Each year since 2006, the Australian Institute of Criminology has conducted an online survey on behalf of the Australasian Consumer Fraud Taskforce (ACFT) to assess consumer fraud experiences of those who choose to participate. The surveys have sought responses from interested people between January and March each year, asking about their experiences in the preceding 12 months.
In 2010, 246 respondents participated and in 2011 this increased to 1,145—probably due to increased publicity of the survey during National Consumer Fraud Awareness Week from 7 to 11 March 2011. Although a higher percentage of respondents reported receiving a scam in 2011 (94.2% c/f 89.0% in 2010), the percentage that responded to the scam was lower (25.2% in 2011 c/f 29.3% in 2010).

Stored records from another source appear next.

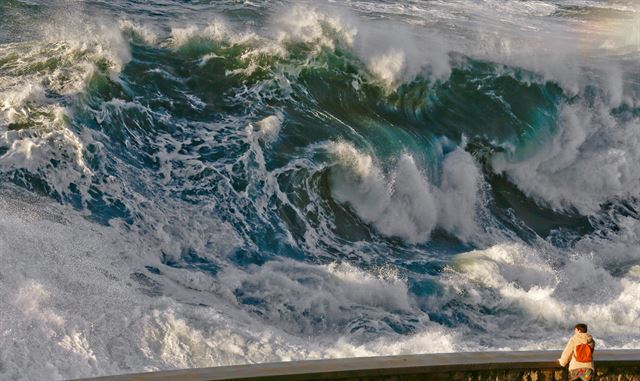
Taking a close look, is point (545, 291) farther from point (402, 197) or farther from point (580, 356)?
point (580, 356)

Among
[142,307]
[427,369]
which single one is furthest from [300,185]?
[427,369]

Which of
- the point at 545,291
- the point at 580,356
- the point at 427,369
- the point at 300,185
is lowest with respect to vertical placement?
the point at 545,291

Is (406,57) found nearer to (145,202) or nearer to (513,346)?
(145,202)

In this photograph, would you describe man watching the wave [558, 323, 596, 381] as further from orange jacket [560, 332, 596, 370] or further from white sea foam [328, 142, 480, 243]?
white sea foam [328, 142, 480, 243]

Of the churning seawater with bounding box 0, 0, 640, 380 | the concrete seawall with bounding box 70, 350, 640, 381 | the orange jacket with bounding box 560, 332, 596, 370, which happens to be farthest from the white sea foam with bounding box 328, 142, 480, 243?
the orange jacket with bounding box 560, 332, 596, 370

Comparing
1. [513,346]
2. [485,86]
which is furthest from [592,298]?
[485,86]

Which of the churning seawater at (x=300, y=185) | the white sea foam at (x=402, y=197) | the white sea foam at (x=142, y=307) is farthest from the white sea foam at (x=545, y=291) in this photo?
the white sea foam at (x=402, y=197)
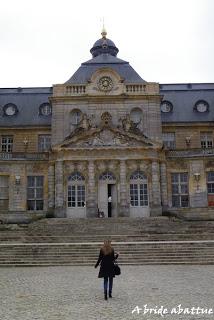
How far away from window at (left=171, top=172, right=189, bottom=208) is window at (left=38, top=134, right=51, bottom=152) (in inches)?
454

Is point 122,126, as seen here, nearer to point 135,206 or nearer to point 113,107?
point 113,107

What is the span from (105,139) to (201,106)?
38.3 feet

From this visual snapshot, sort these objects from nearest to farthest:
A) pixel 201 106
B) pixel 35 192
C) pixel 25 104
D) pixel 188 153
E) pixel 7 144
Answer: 1. pixel 35 192
2. pixel 188 153
3. pixel 7 144
4. pixel 201 106
5. pixel 25 104

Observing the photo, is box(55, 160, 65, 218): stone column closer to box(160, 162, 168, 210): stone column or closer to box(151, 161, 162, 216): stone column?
box(151, 161, 162, 216): stone column

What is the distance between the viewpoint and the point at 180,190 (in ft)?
120

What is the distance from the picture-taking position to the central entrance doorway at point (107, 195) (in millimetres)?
34750

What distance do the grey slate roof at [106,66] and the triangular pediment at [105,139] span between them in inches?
214

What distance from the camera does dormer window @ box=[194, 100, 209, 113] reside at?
41.6 metres

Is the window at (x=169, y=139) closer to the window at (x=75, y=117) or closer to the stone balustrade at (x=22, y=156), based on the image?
the window at (x=75, y=117)

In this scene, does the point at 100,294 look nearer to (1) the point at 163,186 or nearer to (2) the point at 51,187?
(1) the point at 163,186

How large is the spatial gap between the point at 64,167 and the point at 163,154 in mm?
7927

Similarly, fewer respondents reported a financial loss or loss of personal information as the result of a scam in 2011 compared to 2010.

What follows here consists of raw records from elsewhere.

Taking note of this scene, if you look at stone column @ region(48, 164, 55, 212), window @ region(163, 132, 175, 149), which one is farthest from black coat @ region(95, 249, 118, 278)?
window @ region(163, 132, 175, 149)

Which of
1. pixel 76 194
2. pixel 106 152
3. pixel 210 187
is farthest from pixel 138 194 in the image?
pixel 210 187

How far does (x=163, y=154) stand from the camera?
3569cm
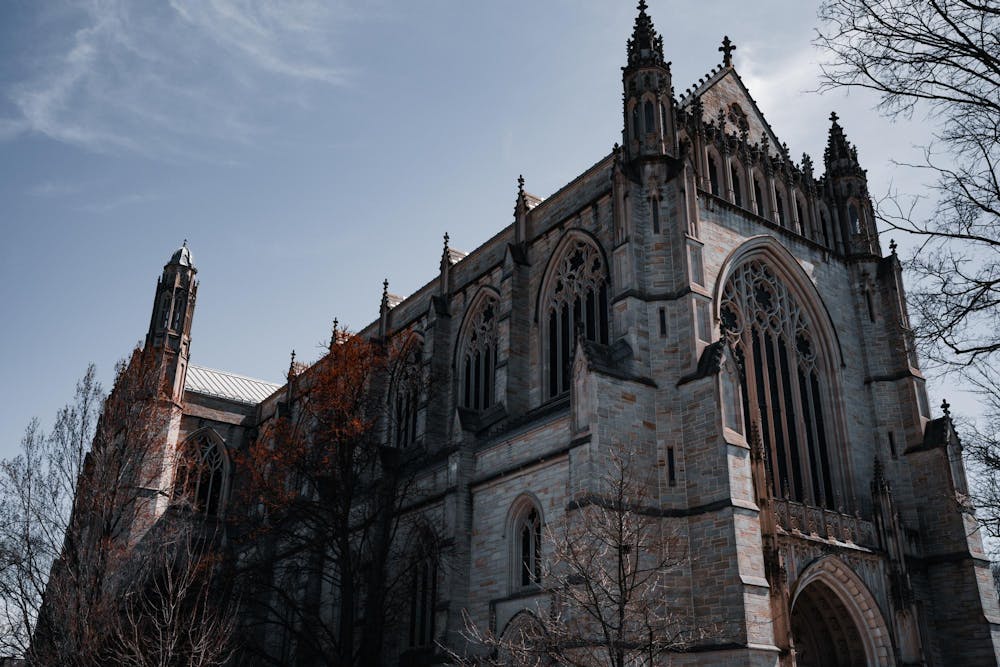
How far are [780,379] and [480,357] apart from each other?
9.96 meters

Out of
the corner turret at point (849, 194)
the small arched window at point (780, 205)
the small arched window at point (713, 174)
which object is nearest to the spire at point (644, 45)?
the small arched window at point (713, 174)

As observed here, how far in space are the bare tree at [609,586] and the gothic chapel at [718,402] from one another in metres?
0.48

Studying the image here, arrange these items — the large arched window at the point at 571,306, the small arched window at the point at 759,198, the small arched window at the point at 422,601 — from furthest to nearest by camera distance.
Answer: the small arched window at the point at 759,198
the large arched window at the point at 571,306
the small arched window at the point at 422,601

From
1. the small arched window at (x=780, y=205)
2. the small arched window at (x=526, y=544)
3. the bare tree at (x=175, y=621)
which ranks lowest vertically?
the bare tree at (x=175, y=621)

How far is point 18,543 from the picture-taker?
17938 millimetres

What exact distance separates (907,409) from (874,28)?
1829cm

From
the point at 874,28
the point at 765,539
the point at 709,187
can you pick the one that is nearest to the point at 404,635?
the point at 765,539

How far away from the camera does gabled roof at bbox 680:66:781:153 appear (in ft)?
87.7

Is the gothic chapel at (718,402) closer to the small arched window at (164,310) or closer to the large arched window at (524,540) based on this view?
the large arched window at (524,540)

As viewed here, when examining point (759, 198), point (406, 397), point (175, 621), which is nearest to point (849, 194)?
point (759, 198)

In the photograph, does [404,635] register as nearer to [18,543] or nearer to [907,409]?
[18,543]

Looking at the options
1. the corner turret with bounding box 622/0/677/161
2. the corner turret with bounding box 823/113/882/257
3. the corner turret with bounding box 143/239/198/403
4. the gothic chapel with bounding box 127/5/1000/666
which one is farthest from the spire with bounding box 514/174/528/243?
the corner turret with bounding box 143/239/198/403

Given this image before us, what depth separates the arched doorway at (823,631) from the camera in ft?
67.8

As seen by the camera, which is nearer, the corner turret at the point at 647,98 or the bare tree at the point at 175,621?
the bare tree at the point at 175,621
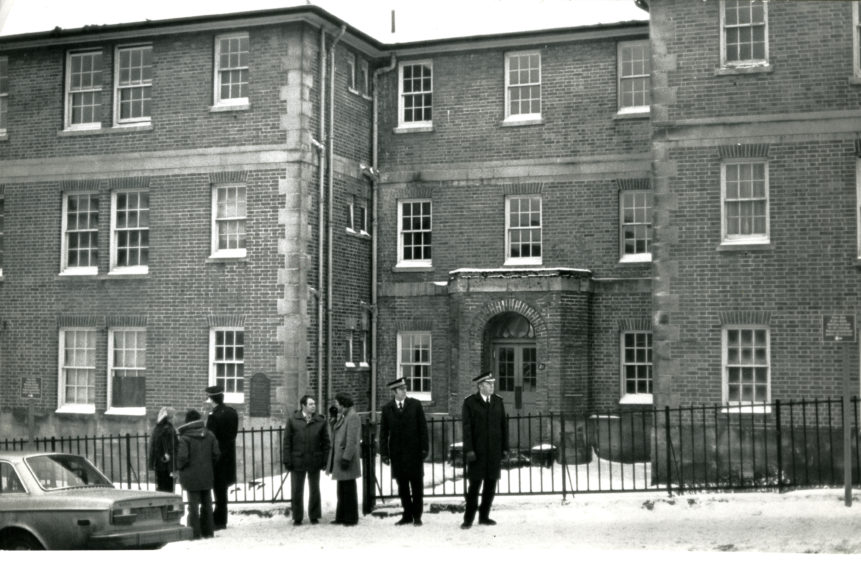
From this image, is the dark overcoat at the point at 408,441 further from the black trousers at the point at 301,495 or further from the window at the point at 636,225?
the window at the point at 636,225

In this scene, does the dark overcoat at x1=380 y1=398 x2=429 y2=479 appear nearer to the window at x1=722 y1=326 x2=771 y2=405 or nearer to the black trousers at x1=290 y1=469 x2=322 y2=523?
the black trousers at x1=290 y1=469 x2=322 y2=523

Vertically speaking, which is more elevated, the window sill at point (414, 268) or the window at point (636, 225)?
the window at point (636, 225)

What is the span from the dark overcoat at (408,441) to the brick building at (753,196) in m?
7.47

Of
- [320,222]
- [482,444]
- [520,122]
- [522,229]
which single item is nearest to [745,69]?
[520,122]

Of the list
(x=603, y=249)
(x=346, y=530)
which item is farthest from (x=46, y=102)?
(x=346, y=530)

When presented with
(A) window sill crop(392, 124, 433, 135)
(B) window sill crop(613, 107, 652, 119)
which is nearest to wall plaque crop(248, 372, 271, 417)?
(A) window sill crop(392, 124, 433, 135)

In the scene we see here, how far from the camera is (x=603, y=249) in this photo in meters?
28.0

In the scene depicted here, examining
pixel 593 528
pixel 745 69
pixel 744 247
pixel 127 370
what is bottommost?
pixel 593 528

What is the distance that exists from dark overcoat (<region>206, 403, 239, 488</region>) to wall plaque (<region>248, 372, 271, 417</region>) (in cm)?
804

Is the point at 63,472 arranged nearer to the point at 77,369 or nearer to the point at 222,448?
the point at 222,448

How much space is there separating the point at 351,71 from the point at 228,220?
4639 millimetres

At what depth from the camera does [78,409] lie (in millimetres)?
27109

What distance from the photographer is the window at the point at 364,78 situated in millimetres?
28969

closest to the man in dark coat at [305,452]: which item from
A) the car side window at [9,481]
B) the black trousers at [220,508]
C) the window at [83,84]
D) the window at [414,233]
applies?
the black trousers at [220,508]
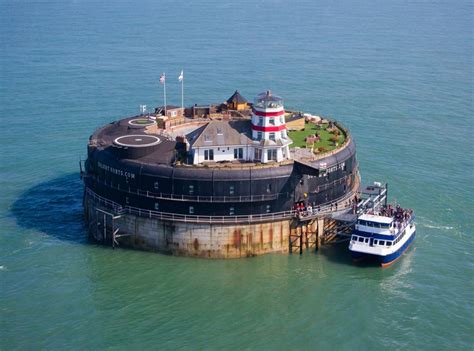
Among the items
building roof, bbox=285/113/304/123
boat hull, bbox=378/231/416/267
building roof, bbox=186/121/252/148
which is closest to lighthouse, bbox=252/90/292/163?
building roof, bbox=186/121/252/148

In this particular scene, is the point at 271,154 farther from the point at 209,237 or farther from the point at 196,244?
the point at 196,244

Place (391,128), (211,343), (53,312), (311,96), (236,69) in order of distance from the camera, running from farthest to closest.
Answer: (236,69) → (311,96) → (391,128) → (53,312) → (211,343)

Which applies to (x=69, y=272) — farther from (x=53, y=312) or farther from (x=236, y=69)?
(x=236, y=69)

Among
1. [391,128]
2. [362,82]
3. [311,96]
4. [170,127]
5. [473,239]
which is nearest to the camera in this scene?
[473,239]

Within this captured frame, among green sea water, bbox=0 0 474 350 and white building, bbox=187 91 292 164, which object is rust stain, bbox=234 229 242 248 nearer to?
green sea water, bbox=0 0 474 350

In 2011 almost 60 per cent of respondents were female, and the largest age category of respondents was 45–54 years. The highest proportion of respondents came from New South Wales. In relation to people who responded to scams, lottery scams have been the most prevalent scam type each year since 2008, with 90 individuals responding to these invitations in 2011 (31% of all those who responded to any scams).
Source: Australian Institute of Criminology, 2010 ACFT Survey; 2011 ACFT Survey [computer files]
- Lindley J, Smith R G & Bricknell S. 2012. ‘Consumer fraud: age and risk of victimisation’ Trends and Issues in Crime and Criminal Justice, Forthcoming, Australian Institute of Criminology, Canberra.